The Directors’ fees are determined with reference to the level of fees payable by listed companies in Hong Kong and respective level of responsibilities, skills and commitments required of the Non-executive Directors (including Independent Non-executive Directors).
DIRECTOR’S INTEREST
Save as disclosed in this circular, to the best knowledge of the Company, each of the Directors who stands for re-election (i) does not hold other positions in the Company or other members of the Group, (ii) does not hold any directorship in other public companies the securities of which are listed on any securities market in Hong Kong or overseas in the last three years, (iii) does not have any relationship with any other Director, senior management, Substantial Shareholder or Controlling Shareholder of the Company and (iv) has no information to disclose pursuant to any of the requirements of Rule 13.51(2)(h)-13.51(2)(v) of the Listing Rules; and there are no other matters that need to be brought to the attention of the Shareholders.
– 12 –
EXPLANATORY STATEMENT ON SHARE REPURCHASE MANDATE
APPENDIX II
The following is the explanatory statement required to be sent to Shareholders under the Listing Rules to enable them to make an informed decision on whether to vote for or against the ordinary resolution in relation to the Share Repurchase Mandate to be proposed at the Annual General Meeting.
1. SHARE REPURCHASE PROPOSAL
As at the Latest Practicable Date, the total number of issued Shares of the Company was 1,807,424,842. It is proposed that pursuant to the Share Repurchase Mandate, up to a maximum of 10 per cent. of the number of issued Shares as at the date of passing of the Share Repurchase Resolution may be repurchased by the Directors. Subject to the passing of the Share Repurchase Resolution, on the basis that no further Shares are issued prior to the Annual General Meeting and ignoring other restrictions (if any), the Company would be allowed under the Share Repurchase Mandate to repurchase up to a maximum of 180,742,484 Shares.
2. REASONS FOR REPURCHASES
The Directors believe that it is in the best interests of the Company and its Shareholders to have a general authority from the Shareholders to enable the Company to repurchase Shares in the market. Such repurchases may, depending on market conditions and funding arrangements at the time, lead to an enhancement of the net asset value of the Company and/or earnings per Share of the Company and will only be made when the Directors believe that such a repurchase will benefit the Company and its Shareholders.
3. FUNDING OF REPURCHASES
In repurchasing Shares, the Company may only apply funds legally available for such purpose in accordance with its Bye-laws and the laws of Bermuda. The laws of Bermuda provide that the amount of capital repaid in connection with a share repurchase may only be paid out of either the capital paid up on the relevant shares, or the profits that would otherwise be available for dividend or the proceeds of a fresh issue of shares made for the purpose. The premium payable on repurchase may only be paid out of either the profits that would otherwise be available for dividend or out of the share premium or contributed surplus accounts of the Company.
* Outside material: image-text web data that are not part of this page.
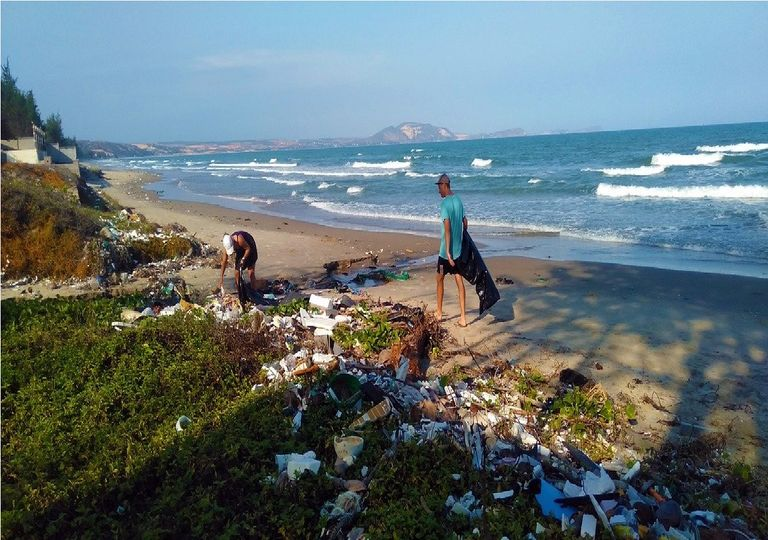 Personas recogiendo basura plástica en una playa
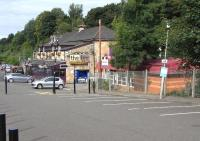 The former station building at Bearsden (opened 1863) - now houses a stylish pub/restaurant known as <i>The Inn</i>. Photographed on 8 August 2009, with its modern day replacement standing alongside on the right and the platform entrance between the two.<br><br>[David Panton 08/08/2009]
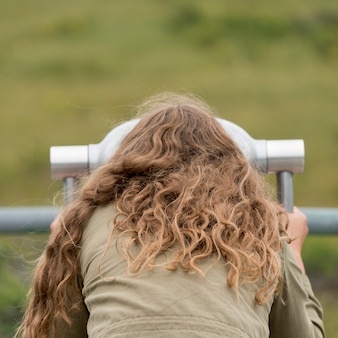 Mädchen, das durch ein münzfernglas, westbach-teich, norris point, gros morne nation schaut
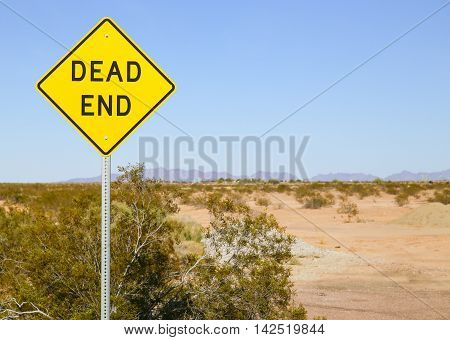 Dead End sign in the Sonoran desert Arizona USA with a mountain range in the back and shrubs growing on arid ground.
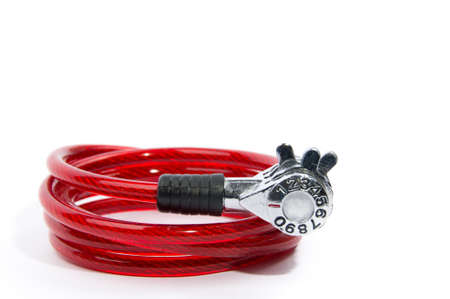 Red numeric combination bicycle lock on isolated white background photo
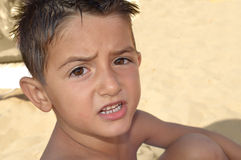 Angry child. Stroppy child at the beach says something Royalty Free Stock Photography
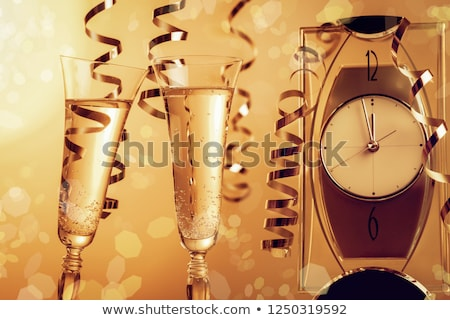 Stock photo: Champagne glasses against holiday lights and clock close at midn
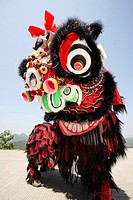 Performers in black and red lion costume
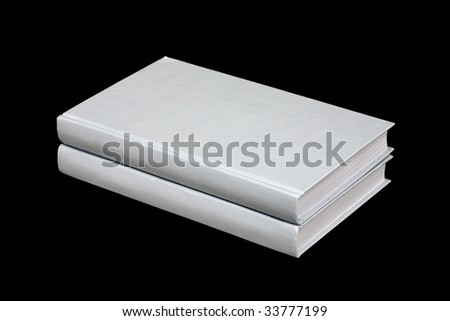 Two books lying a pile on a black background - stock photo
The Directors propose that such repurchases of Shares would be appropriately financed by the Company’s internal resources and/or available banking facilities. There might be a material adverse impact on the working capital or gearing position of the Company as compared with the position disclosed in the audited consolidated financial statements contained in the annual report of the Company for the year ended 31 December 2022 and taking into account the financial position of the Company as at the Latest Practicable Date, in the event that the proposed share repurchases were to be carried out in full at any time during the proposed repurchase period. However, the Directors do not propose to exercise the Share Repurchase Mandate to such extent as would, in the circumstances, have a material adverse effect on the working capital requirements of the Company or the gearing levels which in the opinion of the Directors are from time to time appropriate for the Company.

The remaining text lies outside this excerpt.